Stored records
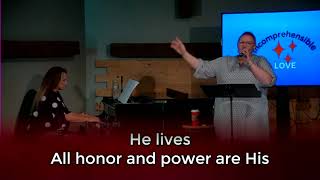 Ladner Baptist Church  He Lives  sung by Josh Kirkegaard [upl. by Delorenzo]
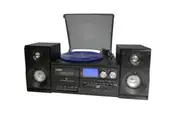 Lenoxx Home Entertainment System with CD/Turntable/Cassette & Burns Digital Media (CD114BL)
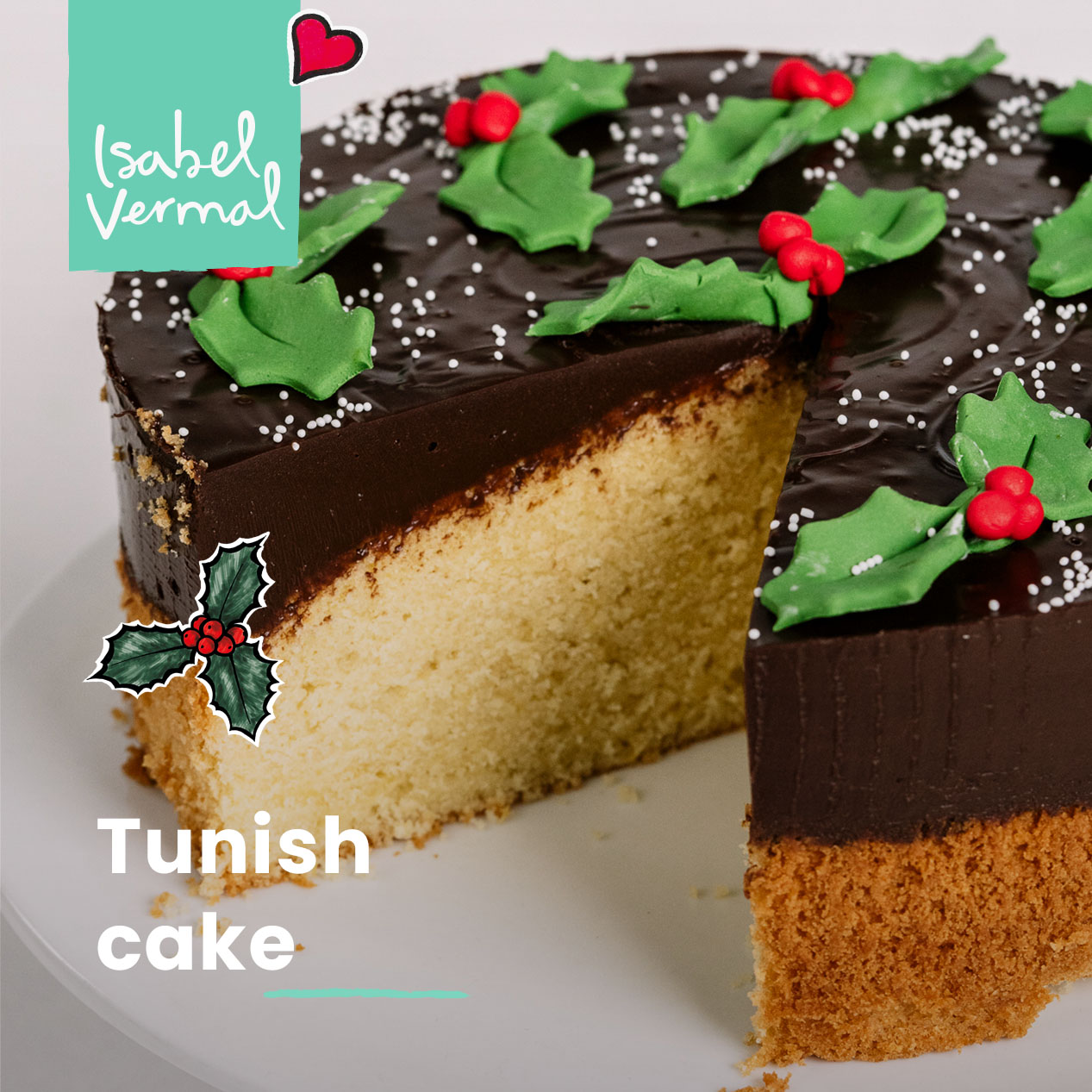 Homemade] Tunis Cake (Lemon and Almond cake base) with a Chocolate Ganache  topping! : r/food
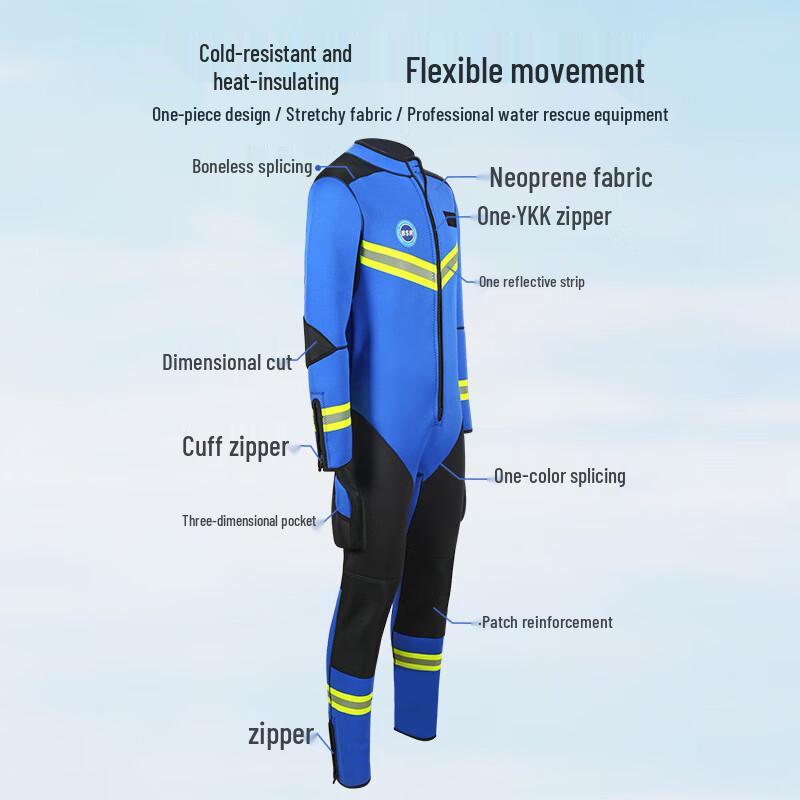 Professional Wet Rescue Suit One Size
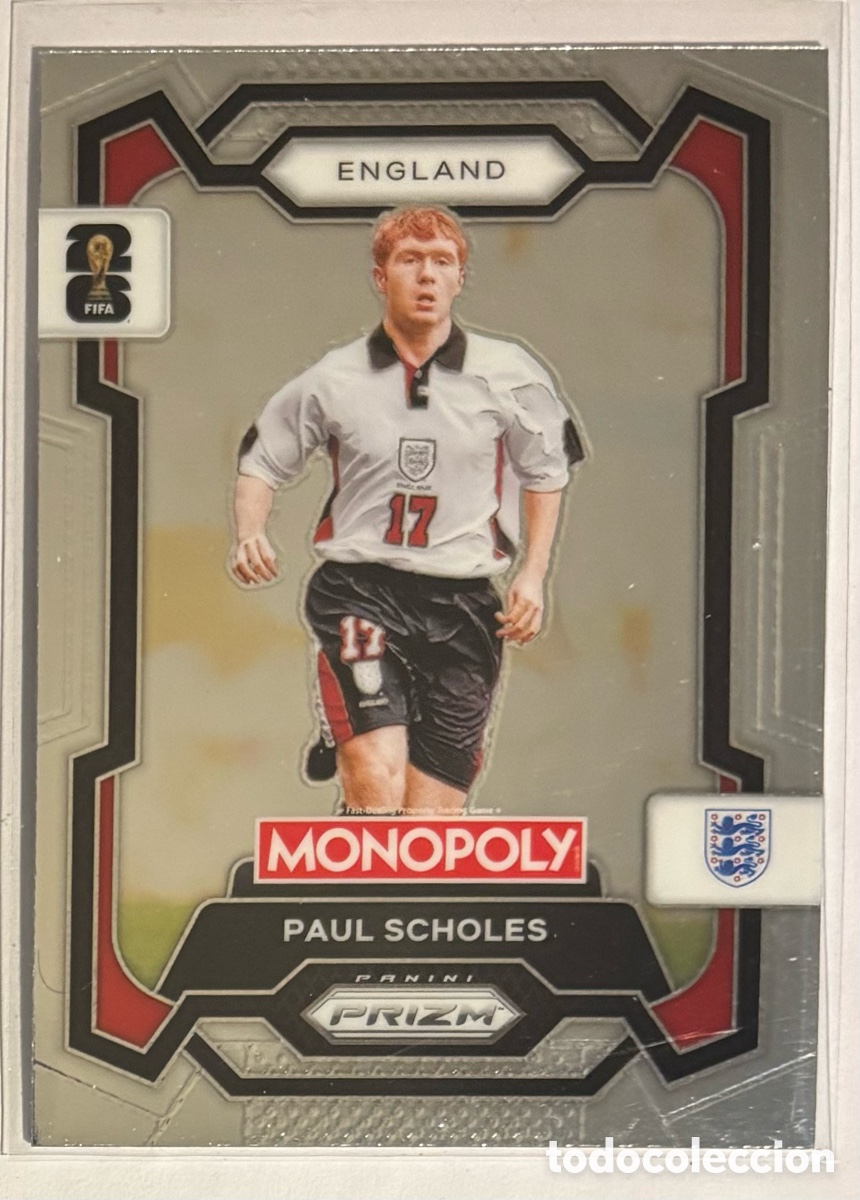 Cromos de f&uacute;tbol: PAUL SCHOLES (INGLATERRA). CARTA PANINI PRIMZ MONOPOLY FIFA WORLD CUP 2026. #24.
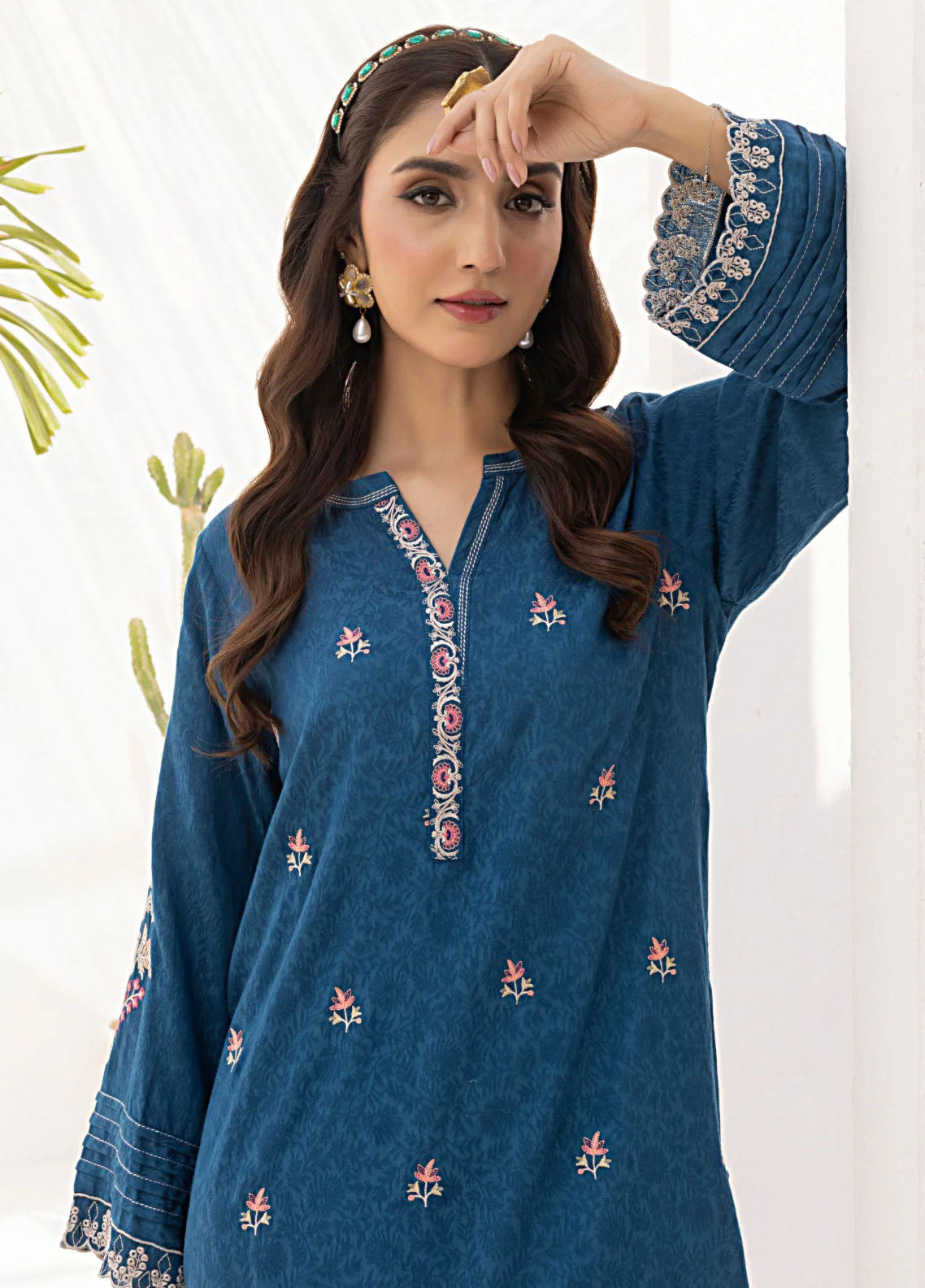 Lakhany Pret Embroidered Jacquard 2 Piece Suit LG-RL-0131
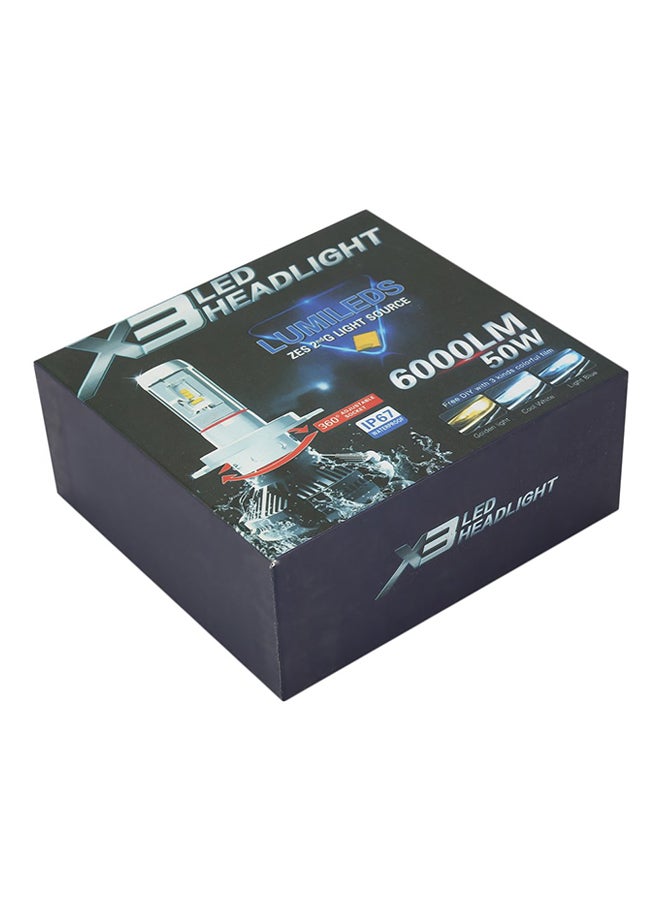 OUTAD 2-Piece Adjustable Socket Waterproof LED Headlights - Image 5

* TASK INSTRUCTIONS *
Format every entry above as a Markdown table with the columns Row and Entry, numbering each row and skipping blank lines. Leave the pictures out of the answer.

* REPLY TO THE TASK *
| Row | Entry |
|---|---|
| 1 |  Ladner Baptist Church  He Lives  sung by Josh Kirkegaard [upl. by Delorenzo] |
| 2 |  Lenoxx Home Entertainment System with CD/Turntable/Cassette & Burns Digital Media (CD114BL) |
| 3 |  Homemade] Tunis Cake (Lemon and Almond cake base) with a Chocolate Ganache  topping! : r/food |
| 4 |  Professional Wet Rescue Suit One Size |
| 5 |  Cromos de f&uacute;tbol: PAUL SCHOLES (INGLATERRA). CARTA PANINI PRIMZ MONOPOLY FIFA WORLD CUP 2026. #24. |
| 6 |  Lakhany Pret Embroidered Jacquard 2 Piece Suit LG-RL-0131 |
| 7 |  OUTAD 2-Piece Adjustable Socket Waterproof LED Headlights - Image 5 |